About this exercise — On every line of the listing, check for "Zealand"; copy the lines that have it.

Data extract —
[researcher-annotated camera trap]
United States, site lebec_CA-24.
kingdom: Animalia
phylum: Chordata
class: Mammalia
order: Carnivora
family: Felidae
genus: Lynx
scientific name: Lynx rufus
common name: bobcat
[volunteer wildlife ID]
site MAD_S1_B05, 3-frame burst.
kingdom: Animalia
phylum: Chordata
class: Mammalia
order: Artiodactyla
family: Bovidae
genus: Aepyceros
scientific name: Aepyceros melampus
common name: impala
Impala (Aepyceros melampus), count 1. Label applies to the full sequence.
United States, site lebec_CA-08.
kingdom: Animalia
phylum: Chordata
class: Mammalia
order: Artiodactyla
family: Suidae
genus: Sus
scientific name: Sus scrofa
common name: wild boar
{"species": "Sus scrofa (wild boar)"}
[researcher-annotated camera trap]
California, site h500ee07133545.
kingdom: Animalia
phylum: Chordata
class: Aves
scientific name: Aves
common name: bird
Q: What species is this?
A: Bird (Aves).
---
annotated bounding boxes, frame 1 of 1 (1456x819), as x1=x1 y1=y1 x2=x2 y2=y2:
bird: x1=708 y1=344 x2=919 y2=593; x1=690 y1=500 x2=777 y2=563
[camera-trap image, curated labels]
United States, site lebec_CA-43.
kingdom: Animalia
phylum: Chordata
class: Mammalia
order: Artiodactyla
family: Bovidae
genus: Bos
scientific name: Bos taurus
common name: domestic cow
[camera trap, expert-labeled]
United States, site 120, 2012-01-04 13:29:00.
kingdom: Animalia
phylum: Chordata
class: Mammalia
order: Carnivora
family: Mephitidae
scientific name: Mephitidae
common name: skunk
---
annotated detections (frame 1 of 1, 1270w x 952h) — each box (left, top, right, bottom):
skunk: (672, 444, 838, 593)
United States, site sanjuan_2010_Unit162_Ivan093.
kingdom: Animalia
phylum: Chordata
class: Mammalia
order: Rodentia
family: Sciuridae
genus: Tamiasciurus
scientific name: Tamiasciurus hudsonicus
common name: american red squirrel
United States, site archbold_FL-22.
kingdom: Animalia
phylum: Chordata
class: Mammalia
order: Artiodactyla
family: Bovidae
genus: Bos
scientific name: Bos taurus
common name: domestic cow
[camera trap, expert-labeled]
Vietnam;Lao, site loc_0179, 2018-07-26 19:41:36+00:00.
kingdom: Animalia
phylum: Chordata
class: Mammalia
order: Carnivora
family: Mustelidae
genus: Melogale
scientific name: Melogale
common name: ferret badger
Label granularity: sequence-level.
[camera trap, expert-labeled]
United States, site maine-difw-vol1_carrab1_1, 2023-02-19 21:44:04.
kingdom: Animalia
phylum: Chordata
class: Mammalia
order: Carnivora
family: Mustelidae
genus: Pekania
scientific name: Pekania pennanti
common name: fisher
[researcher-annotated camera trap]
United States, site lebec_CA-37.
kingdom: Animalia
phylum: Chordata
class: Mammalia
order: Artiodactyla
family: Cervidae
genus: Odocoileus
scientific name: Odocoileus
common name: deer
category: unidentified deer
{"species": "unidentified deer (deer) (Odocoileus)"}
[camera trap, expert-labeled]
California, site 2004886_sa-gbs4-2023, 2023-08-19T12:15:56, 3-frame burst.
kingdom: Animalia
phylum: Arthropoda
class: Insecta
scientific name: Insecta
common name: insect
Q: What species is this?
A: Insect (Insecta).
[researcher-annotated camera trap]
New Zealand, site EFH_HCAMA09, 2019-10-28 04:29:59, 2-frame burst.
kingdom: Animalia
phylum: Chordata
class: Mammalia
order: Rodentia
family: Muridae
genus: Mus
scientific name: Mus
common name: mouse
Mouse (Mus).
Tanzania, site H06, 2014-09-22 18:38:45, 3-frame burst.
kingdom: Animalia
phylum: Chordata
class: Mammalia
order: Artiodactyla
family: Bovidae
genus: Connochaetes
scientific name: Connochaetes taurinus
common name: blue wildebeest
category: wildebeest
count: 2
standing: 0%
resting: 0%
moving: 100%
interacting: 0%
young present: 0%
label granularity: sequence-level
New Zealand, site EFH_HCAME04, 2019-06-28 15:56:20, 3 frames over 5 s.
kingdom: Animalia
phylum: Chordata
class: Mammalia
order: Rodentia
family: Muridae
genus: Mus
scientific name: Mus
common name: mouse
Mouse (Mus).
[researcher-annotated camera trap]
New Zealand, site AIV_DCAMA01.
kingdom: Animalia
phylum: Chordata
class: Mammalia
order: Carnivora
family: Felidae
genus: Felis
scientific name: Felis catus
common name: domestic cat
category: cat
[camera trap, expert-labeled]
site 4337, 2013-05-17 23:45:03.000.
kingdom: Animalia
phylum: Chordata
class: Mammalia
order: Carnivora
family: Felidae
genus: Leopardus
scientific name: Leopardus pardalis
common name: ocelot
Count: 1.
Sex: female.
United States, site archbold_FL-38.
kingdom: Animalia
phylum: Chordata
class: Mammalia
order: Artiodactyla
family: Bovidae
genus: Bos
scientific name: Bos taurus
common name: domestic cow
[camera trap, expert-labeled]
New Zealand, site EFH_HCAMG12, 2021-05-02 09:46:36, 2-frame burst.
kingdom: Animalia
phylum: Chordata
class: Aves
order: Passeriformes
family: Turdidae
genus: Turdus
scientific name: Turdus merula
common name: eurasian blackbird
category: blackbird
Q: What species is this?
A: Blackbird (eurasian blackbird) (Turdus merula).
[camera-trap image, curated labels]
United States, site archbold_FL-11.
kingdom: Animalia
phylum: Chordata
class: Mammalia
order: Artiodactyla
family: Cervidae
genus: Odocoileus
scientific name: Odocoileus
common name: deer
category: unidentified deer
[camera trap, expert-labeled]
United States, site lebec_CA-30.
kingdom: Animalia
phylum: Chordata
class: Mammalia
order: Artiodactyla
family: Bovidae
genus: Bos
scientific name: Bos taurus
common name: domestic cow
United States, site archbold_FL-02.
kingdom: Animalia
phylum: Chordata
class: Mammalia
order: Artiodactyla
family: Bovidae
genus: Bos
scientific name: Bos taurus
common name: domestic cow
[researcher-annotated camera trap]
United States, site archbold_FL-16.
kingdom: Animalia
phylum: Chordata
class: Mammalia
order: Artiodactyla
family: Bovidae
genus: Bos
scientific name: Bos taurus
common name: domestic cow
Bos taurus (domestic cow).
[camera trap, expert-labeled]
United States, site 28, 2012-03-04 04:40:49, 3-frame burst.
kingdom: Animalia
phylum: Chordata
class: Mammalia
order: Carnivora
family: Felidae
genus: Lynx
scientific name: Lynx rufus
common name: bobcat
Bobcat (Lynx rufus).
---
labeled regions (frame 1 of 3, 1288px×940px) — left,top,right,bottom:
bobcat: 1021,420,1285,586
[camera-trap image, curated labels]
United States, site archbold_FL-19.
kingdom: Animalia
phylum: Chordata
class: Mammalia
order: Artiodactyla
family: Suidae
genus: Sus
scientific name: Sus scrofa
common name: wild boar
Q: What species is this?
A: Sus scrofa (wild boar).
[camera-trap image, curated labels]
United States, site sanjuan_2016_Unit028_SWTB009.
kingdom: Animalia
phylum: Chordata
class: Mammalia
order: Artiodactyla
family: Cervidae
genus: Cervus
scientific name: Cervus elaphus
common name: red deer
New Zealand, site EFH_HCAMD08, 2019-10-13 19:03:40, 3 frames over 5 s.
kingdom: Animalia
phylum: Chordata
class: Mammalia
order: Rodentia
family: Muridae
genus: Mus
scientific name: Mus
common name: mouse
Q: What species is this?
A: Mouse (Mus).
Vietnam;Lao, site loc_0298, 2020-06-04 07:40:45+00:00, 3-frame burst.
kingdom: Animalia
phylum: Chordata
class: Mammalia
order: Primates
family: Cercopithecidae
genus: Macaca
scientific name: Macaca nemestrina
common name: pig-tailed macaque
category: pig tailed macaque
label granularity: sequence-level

Task response —
New Zealand, site EFH_HCAMA09, 2019-10-28 04:29:59, 2-frame burst.
New Zealand, site EFH_HCAME04, 2019-06-28 15:56:20, 3 frames over 5 s.
New Zealand, site AIV_DCAMA01.
New Zealand, site EFH_HCAMG12, 2021-05-02 09:46:36, 2-frame burst.
New Zealand, site EFH_HCAMD08, 2019-10-13 19:03:40, 3 frames over 5 s.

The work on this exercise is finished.